* 抜粋本文 *
仮に、持ち回りだとと言われて、断りにくくても、管理組合の決定や集会の議決であっても、あなたに受任を強制することはできません。 責任ある仕事がやりとげられるかどうかを十分に考えてから理事になるかどうかを決めましょう。
業務遂行については、役員になった当該人の能力が、たまたま低かったからとか、自分の仕事が忙しくて活動する時間が足りなかったなどの理由で免責されることはありません。

 

●「管理事務の秘訣」 - まずは他の住人への報告義務を念頭におくこと

マンションの業務は多岐に渡り、かつ複雑な業務ですが、独断専行することなく、また管理会社に頼りきりにすることもなく、様々な人の意見を聞いて、事務処理を行なうことが、マンションの管理組合の役員には大切です。

そして、受任者(役員)には委任者(管理組合)への報告というのが欠かせない業務となります。

他の区分所有者に定期的に業務報告することが念頭にあれば、事務処理を整然と行い、その証拠を記録しておくことが大切になります。

 

理事長の管理組合への事務処理報告義務の内容は?

理事長の管理組合への事務処理報告義務の内容

◆理事長は民法上の受任者として管理組合への報告義務を追います

区分所有法28条によりますと 「この法律及び規約に定めるもののほか、管理者の権利義務は、委任に関する規定に従う。」 と記してあります。
また、民法の定める受任者として、その仕事の委任者からの請求があった時は、いつでも、すみやかに、委任事務処理の状況を報告する義務があります。

 

◆ しかし、理事長と個々の組合員との間には…

普通決議により複数の管理組合の理事を選任し、その中から互選によって理事長を選任します。よって、理事長は管理組合からの受任者たる立場になるわけです。

委任者は管理組合であり、個々の組合員が委任者であるとはみなされません。

よって、個々の組合員からの個別的な説明を求められても、これに応ずる義務はありません。必ず管理組合を通して問い合わせましょう。

 

◆ 道義上の報告義務はあります。

マンションの財産価値に影響をもたらしたり各組合員の生活被害のおそれがある事柄の場合は、組合員の共同の利益を守るうえで対応しなければいけません。

また、理事会の事務処理の報告をすれば、管理組合からの理解も得られやすいです。

区分所有法

(委任の規定の準用)

第28条

この法律及び規約に定めるもののほか、管理者の権利義務は、委任に関する規定に従う。

 

民法645条

受任者による報告
受任者は、委任者の請求があるときは、いつでも委任事務の処理の状況を報告し、委任が終了した後は、遅滞なくその経過及び結果を報告しなければならない。

* 抽出データ *
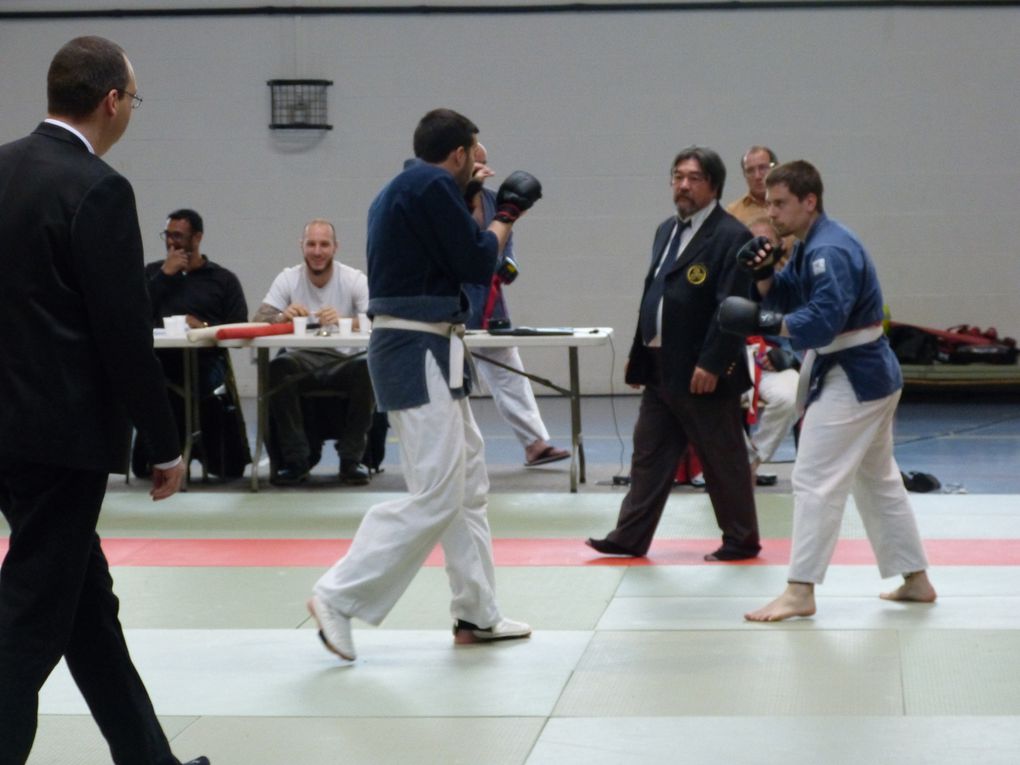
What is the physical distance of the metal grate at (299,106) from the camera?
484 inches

...

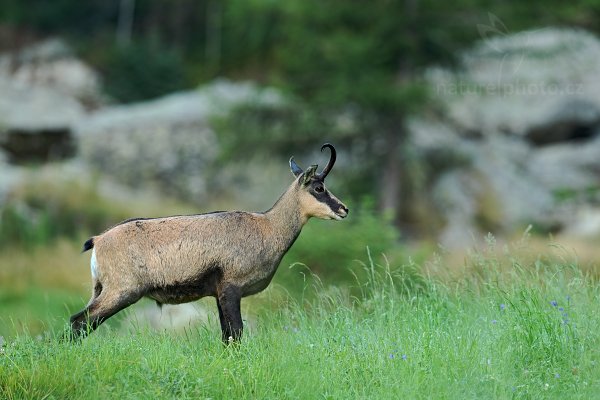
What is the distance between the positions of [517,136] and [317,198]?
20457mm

* 課題の指示 *
(A) 管理組合役員についての本文では、理事長にとっての委任者は誰だとされていますか。
(B) 管理組合役員についての本文を、最後の文の次から書き継いでください。
抽出データは、本文とは関係のない別の資料です。

* 解答 *
(A) 管理組合です。

(B)
 

標準管理規約
32条(業務)
17.その他組合員の共同の利益を増進し、良好な住環境を確保するために必要な業務

 

理事長の報告義務の実施方法

報告集会を毎年1回一定時期に開く。

理事長の報告義務については区分所有法にて毎年一回一定の時期に開催しなければならないと定められています。

理事長が行なう事務について総会を招集するという理事長みずからの権限行使を通して招集がなされ総会において報告されることが予定される、ということになります。

 

理事長が総会の招集をしない(報告義務を怠る)場合は、組合員の5分の1以上、かつ議決権の5分の1以上で理事長に総会の招集請求が請求できます。

それでも、理事長が応じない場合は、招集を請求した組合員が総会を招集できるとされています。(区分所有法第34条)

仮に理事長が総会の招集を怠り報告を回避するようなことがあっても組合員による総会招集手続きにより報告を求めることができます。

(集会の招集)
第三十四条

1.集会は、管理者が招集する。
2.管理者は、少なくとも毎年一回集会を招集しなければならない。
3.区分所有者の五分の一以上で議決権の五分の一以上を有するものは、管理者に対し、会議の目的たる事項を示して、集会の招集を請求することができる。ただし、この定数は、規約で減ずることができる。
4.前項の規定による請求がされた場合において、二週間以内にその請求の日から四週間以内の日を会日とする集会の招集の通知が発せられなかつたときは、その請求をした区分所有者は、集会を招集することができる。
5.管理者がないときは、区分所有者の五分の一以上で議決権の五分の一以上を有するものは、集会を招集することができる。ただし、この定数は、規約で減ずることができる。

 

(事務の報告)

第四十三条

管理者は、集会において、毎年一回一定の時期に、その事務に関する報告をしなければならない。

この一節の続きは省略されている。